Democratic contenders for governor Rod Smith and Jim Davis tried their best in Wednesday night's debate to offer solutions to Florida's complex property insurance crisis and other economic challenges. The result: Nice try, but the keep-it-simple sound bites and the sheer task of finding viable fixes hampered their efforts.
To their credit, Smith, a state senator from Alachua, and Davis, a congressman from Tampa, tried harder than their Republican counterparts in an earlier debate Tuesday debate to offer an insurance remedy.
Both Democratic candidates proved tougher on the insurance industry.
But neither addressed the core issue - how Florida can attract fresh capital and a regulatory spine to deal with an insurance industry grown comfortable dropping higher-risk Floridians as policyholders and raising rates to remaining customers at an astronomical pace.
Smith outlined a plan that would do away with the state-run Citizens Property insurance pool, but declined to say where more than a million Florida homeowners in the pool would go.
Davis ignored his support for a national catastrophe fund.
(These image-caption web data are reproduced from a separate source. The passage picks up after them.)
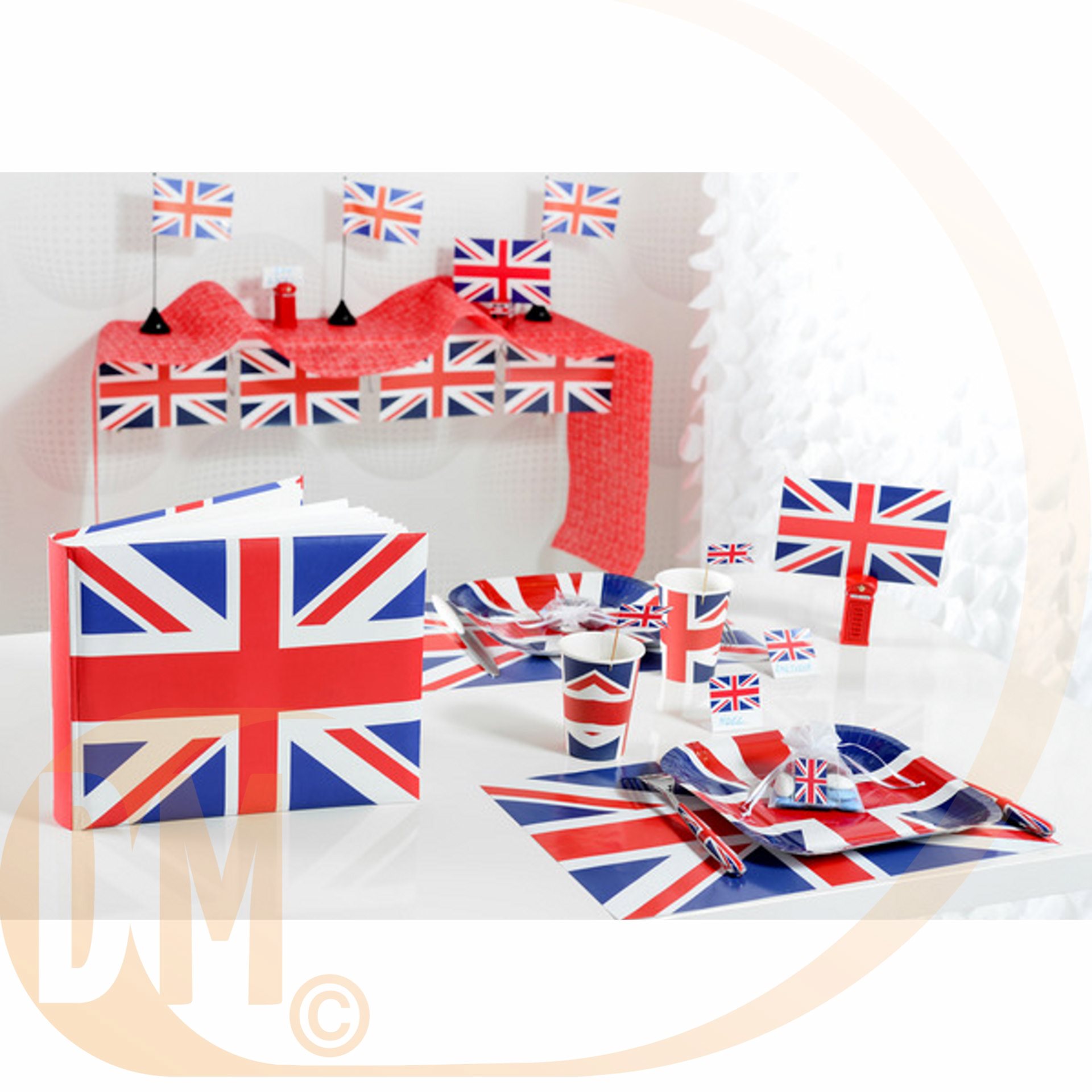 Gobelet Angleterre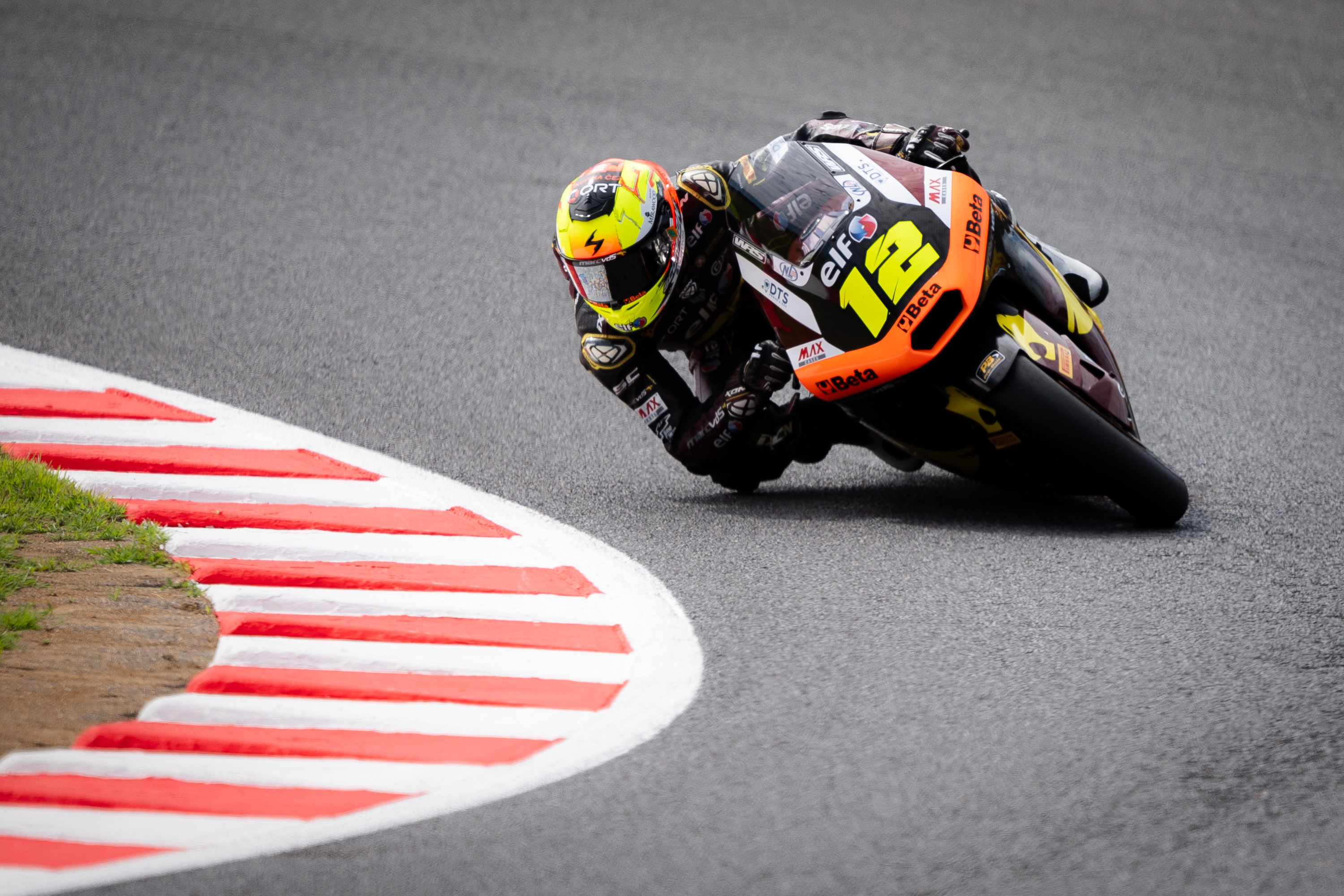 2025 Moto2 Motegi 15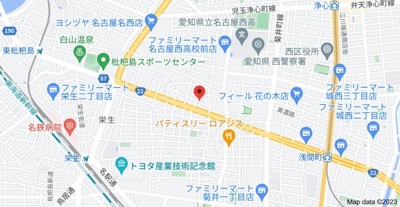 【地図】 | REGALEST要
But he called for closing a loophole that lets insurers separate wind and water damage and permits them to avoid paying for one by blaming the other.
Both Smith and Davis endorsed tougher oversight of insurance companies. Smith asked for an "independent insurance commission" while Davis backed a "consumer watchdog."
Neither explained why current state consumer safeguards have largely failed. The primary will be held Sept. 5.